- Coordinates: 45°43′21″N 100°29′12″W﻿ / ﻿45.72250°N 100.48667°W
- Primary inflows: Missouri River
- Managing agency: Standing Rock Municipal, Rural and Industrial Water Department (SRMRIWD)
- Built: 2009–

= The Standing Rock Rural Water System =

The Standing Rock Rural Water System (RWS) is a $30 million water system funded by the American Recovery and Reinvestment Act in 2009 for about 10,000 residents of the Standing Rock Sioux reservation in North Dakota. The RWS includes the Standing Rock Water Treatment and the "Indian Memorial Intake Pump Station, a raw water pipeline, two transmission pipelines and Kline Butte Storage Reservoir." The main regulation reservoir of the Standing Rock Rural Water System is the $3.6 million Kline Butte Storage Reservoir, located southwest of Kenel, South Dakota, which consists of a 5 million gallon ground storage reservoir. Currently, (in December 2016) the intake valve for the water system is "located in a shallow part of the Missouri River near Fort Yates, North Dakota, roughly 20 miles from the planned river crossing of the controversial Dakota Access Pipeline also known as the Bakken pipeline. The Bakken oil pipeline Dakota line is to be "buried 92 feet below the riverbed in hard clay." A new valve came online in 2016 in Mobridge, South Dakota which is seventy miles south of the proposed Bakken Pipeline Missouri River crossing. This Mobridge intake valve is intended to service the entire Standing Rock Sioux reservation.
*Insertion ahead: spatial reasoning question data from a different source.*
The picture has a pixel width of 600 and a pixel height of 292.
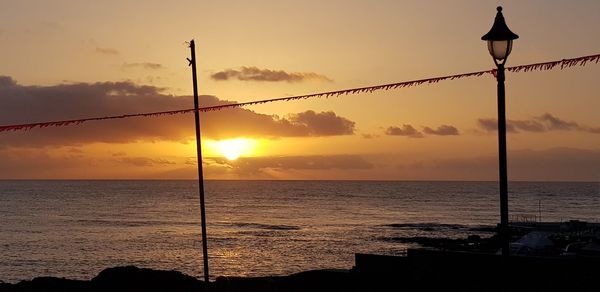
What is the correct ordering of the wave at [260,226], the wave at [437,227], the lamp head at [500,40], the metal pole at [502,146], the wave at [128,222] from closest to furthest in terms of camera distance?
the metal pole at [502,146] < the lamp head at [500,40] < the wave at [437,227] < the wave at [260,226] < the wave at [128,222]

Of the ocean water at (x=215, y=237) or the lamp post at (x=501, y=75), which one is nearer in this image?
the lamp post at (x=501, y=75)

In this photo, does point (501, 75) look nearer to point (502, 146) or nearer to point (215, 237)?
point (502, 146)

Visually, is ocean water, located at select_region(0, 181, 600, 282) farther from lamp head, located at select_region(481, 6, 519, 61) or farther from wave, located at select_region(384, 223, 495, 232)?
lamp head, located at select_region(481, 6, 519, 61)

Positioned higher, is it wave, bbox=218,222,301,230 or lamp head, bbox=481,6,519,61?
lamp head, bbox=481,6,519,61

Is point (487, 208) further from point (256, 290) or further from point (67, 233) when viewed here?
point (256, 290)

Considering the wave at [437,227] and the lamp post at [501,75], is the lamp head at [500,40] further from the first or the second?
the wave at [437,227]

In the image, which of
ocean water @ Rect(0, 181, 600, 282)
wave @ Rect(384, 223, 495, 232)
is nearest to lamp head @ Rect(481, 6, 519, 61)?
ocean water @ Rect(0, 181, 600, 282)

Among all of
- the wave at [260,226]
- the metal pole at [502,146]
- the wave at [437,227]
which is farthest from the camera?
the wave at [260,226]

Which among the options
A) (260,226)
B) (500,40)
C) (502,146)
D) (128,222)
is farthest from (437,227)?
(500,40)

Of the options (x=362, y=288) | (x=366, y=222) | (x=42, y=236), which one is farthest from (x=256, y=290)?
(x=366, y=222)

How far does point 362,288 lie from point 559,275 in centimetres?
493

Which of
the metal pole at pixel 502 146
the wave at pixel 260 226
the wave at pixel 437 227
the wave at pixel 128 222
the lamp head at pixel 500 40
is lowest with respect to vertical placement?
the wave at pixel 437 227

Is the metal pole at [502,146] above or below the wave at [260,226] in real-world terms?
above

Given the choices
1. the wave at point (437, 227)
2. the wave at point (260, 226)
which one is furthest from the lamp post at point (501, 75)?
the wave at point (260, 226)
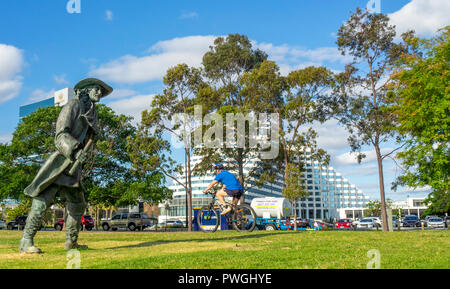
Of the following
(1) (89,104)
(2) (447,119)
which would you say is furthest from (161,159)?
(1) (89,104)

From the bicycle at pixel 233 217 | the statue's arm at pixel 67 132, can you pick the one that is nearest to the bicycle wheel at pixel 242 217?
the bicycle at pixel 233 217

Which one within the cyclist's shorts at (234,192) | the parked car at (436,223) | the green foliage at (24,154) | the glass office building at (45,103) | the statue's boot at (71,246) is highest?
the glass office building at (45,103)

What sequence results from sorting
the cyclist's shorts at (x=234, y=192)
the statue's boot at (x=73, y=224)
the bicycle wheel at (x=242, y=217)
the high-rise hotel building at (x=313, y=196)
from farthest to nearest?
the high-rise hotel building at (x=313, y=196)
the bicycle wheel at (x=242, y=217)
the cyclist's shorts at (x=234, y=192)
the statue's boot at (x=73, y=224)

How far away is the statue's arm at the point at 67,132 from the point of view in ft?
22.6

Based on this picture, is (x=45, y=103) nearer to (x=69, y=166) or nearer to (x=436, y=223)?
(x=436, y=223)

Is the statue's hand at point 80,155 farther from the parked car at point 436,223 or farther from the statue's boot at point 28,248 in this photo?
the parked car at point 436,223

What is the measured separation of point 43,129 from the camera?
127 ft

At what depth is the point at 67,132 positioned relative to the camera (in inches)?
279

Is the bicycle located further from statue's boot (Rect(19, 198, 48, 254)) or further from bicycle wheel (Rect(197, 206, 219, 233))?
statue's boot (Rect(19, 198, 48, 254))

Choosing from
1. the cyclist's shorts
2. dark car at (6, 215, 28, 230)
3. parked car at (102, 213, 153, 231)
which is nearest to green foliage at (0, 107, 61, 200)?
dark car at (6, 215, 28, 230)

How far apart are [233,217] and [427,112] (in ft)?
48.2

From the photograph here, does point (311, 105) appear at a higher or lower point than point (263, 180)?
higher
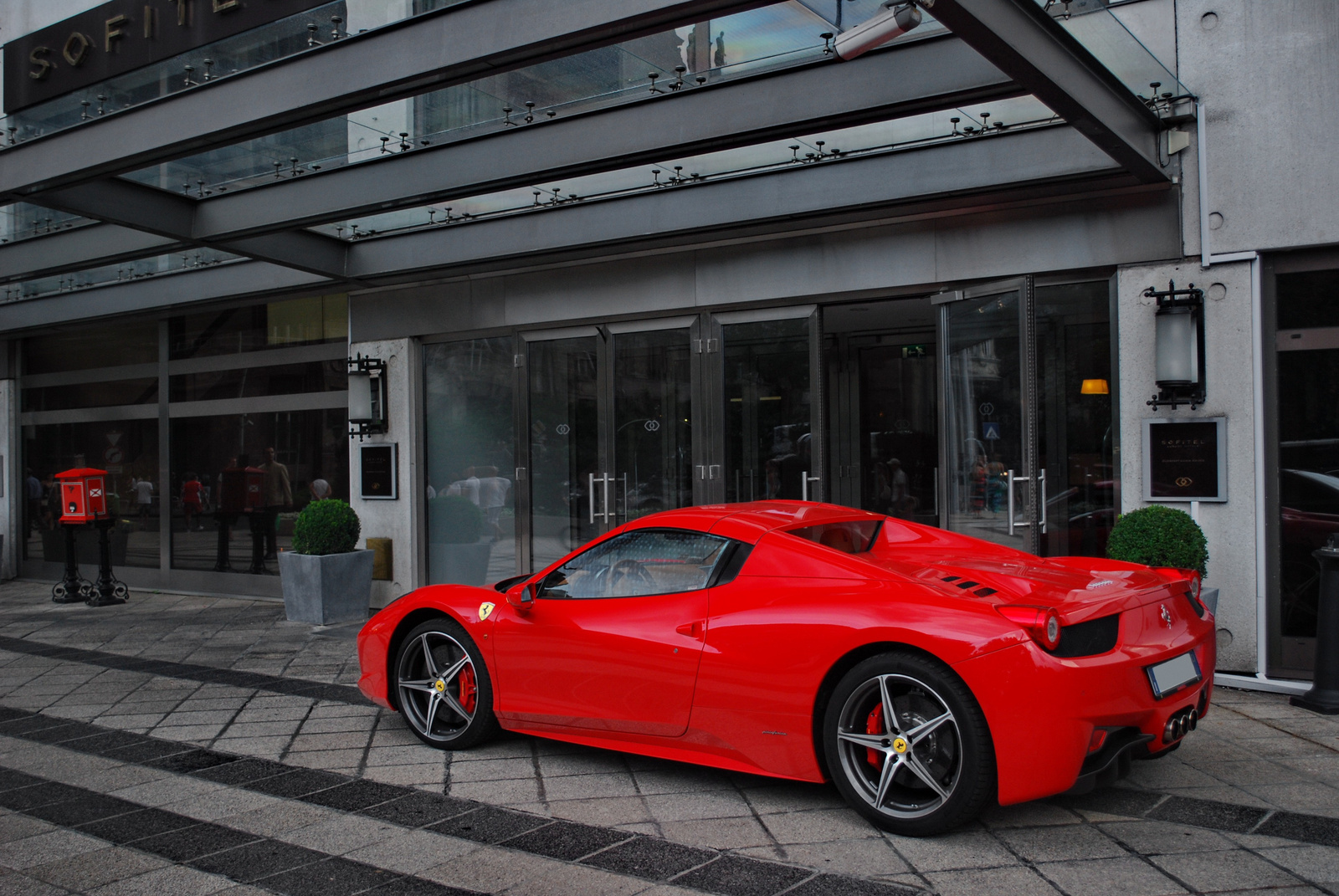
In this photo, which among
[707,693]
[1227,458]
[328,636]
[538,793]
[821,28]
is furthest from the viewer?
[328,636]

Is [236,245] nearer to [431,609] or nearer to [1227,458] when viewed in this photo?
[431,609]

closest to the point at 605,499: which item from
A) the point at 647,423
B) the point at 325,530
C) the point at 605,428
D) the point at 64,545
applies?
the point at 605,428

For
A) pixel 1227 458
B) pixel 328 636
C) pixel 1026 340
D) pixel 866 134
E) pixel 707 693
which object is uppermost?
pixel 866 134

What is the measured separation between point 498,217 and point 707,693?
6089 mm

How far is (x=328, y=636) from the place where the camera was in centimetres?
869

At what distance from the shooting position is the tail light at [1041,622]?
3412 millimetres

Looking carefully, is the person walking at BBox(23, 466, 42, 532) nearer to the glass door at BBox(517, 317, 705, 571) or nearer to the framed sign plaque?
the glass door at BBox(517, 317, 705, 571)

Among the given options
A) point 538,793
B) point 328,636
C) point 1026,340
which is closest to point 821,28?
point 1026,340

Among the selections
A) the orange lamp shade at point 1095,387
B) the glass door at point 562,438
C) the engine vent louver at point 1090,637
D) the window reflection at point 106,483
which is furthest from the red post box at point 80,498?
the engine vent louver at point 1090,637

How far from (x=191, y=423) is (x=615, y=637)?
9995 mm

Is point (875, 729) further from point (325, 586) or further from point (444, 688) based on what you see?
point (325, 586)

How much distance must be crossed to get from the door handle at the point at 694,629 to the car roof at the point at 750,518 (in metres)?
0.41

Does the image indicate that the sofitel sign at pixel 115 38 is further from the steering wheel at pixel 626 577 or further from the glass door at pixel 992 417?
A: the glass door at pixel 992 417

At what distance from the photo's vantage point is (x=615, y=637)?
4.35m
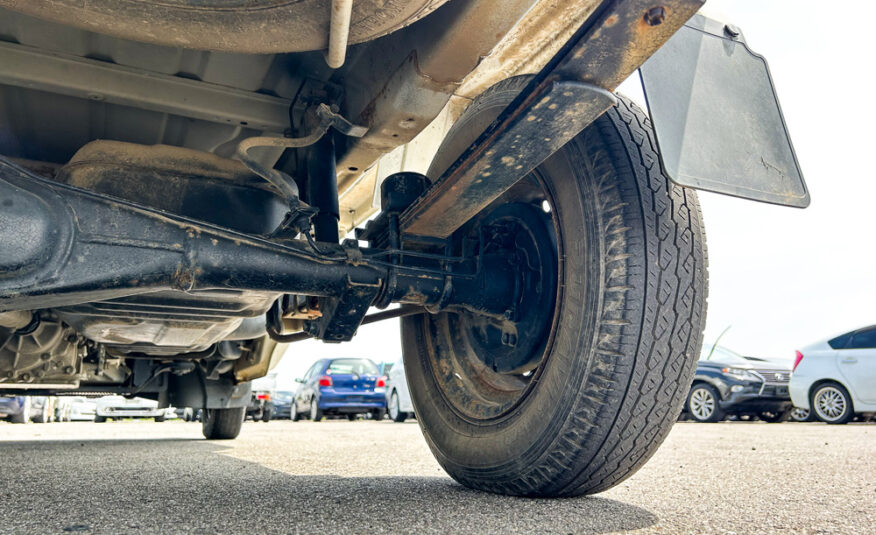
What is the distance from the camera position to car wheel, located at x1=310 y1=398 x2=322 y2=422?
1135 cm

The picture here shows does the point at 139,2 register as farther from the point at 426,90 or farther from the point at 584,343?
the point at 584,343

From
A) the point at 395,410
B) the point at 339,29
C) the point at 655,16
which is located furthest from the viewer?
the point at 395,410

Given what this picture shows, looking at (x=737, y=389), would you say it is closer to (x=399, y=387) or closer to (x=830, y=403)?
(x=830, y=403)

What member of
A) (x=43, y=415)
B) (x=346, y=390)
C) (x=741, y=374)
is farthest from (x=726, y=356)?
→ (x=43, y=415)

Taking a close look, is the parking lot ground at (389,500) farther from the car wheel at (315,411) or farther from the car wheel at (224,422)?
the car wheel at (315,411)

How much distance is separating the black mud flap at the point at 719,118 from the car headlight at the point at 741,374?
785cm

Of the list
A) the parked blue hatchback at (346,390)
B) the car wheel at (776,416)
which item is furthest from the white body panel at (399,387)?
the car wheel at (776,416)

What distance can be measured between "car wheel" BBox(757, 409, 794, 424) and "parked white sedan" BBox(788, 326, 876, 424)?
1.35 m

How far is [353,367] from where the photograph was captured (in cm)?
1166

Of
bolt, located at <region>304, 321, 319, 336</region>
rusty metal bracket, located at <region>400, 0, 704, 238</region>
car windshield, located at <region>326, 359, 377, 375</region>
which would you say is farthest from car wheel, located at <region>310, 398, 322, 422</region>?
rusty metal bracket, located at <region>400, 0, 704, 238</region>

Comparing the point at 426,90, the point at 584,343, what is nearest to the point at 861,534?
the point at 584,343

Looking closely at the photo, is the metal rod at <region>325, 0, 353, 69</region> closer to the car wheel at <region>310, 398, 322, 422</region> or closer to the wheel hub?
the wheel hub

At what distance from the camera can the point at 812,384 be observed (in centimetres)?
746

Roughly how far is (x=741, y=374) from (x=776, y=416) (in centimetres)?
139
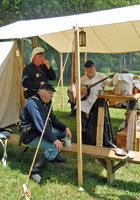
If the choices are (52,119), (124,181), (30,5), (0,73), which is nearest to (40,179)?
(52,119)

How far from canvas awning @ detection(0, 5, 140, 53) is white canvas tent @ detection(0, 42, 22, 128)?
847 millimetres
==Drought in the early 2000s==

"The Standing Rock Tribe relies on an intake along the Oahe Reservoir to supply drinking water to their communities. The Oahe Reservoir now is down 32 feet...This reservoir is being managed under rules that were written 50 years ago...This is all overwhelmingly managed for the benefit of the barge industry downstream. Because when they started this process they thought the barge industry was going to be a much more dominant economic player. That proved to be wrong. Things changed. Transportation systems changed. The management of the reservoirs has not changed." The Corps of Engineers "regulate the six dams on the mainstem of the Missouri River" and they were "extraordinarily hard headed on the issues of dealing with the water in the entire Missouri River system. The upper reaches of that system have been systematically cheated in the manner in which that river has been managed."
— Senate Hearing November 18, 2004

In the early 2000s a multi-year drought "below normal snow pack, rainfall, and runoff" resulted in caused record low reservoir levels behind the three large upper dams. In 2003 Fort Peck was down by over "34 feet, Garrison over 24 feet, and Oahe over 32 feet." This reached a crisis when on November 24, 2003, 10,000 people on the Standing Rock Sioux reservation were without water when the Fort Yates intake failed because of a low water level in the Missouri River and therefore in Lake Oahe. Hospitals and schools were forced to close. An oversight hearing on November 18, 2004 of the United States Senate Committee on Indian Affairs received testimony on problems experienced by the Standing Rock Sioux tribes situated along the Missouri River. During the severe drought from 2002 to 2005, the Game, Fish and Parks Department spent over $5 million to keep 14 of the 32 boat ramps on Lake Oahe open. Sioux elders remember how high Lake Oahe was in 1948. They could never have imagined living through a water shortage. There were concerns that water was being held upstream to ensure passage of the river barges in the State of Missouri (particularly in the Kansas City area), while people downstream were without water for human consumption. In 2004, Charles W. Murphy, chairman of the Standing Rock Sioux Tribe estimated that an inland reservoir at Fort Yates would cost $30 million. It would involve putting in an inlet further south so that the main channel would provide the water where it narrows. Successive drought years led to a cumulative negative impact on the Missouri River reservoir. Giant reservoirs were at a record low of 21 million acre below average. In 2004 the total volume dropped 3 million acre-feet less than 2003.

There is an intake at Wakpala in Lake Oahe near the mouth of the Grand River. At the upper end of Lake Oahe there are two intakes on the Missouri River, Cannon Ball, which is located in the northeastern part of Sioux County, at the confluence of the Cannonball River and Lake Oahe of the Missouri River, and Fort Yates, Sioux County, North Dakota where raw water is transmitted to the Fort Yates treatment plant. This is an integral part of the RWS, providing drinking water for 3,400 residents. The Fort Yates plant is the primary source of drinking water for the Prairie Knights Casino and Lodge and the communities of Porcupine, Cannonball and Fort Yates.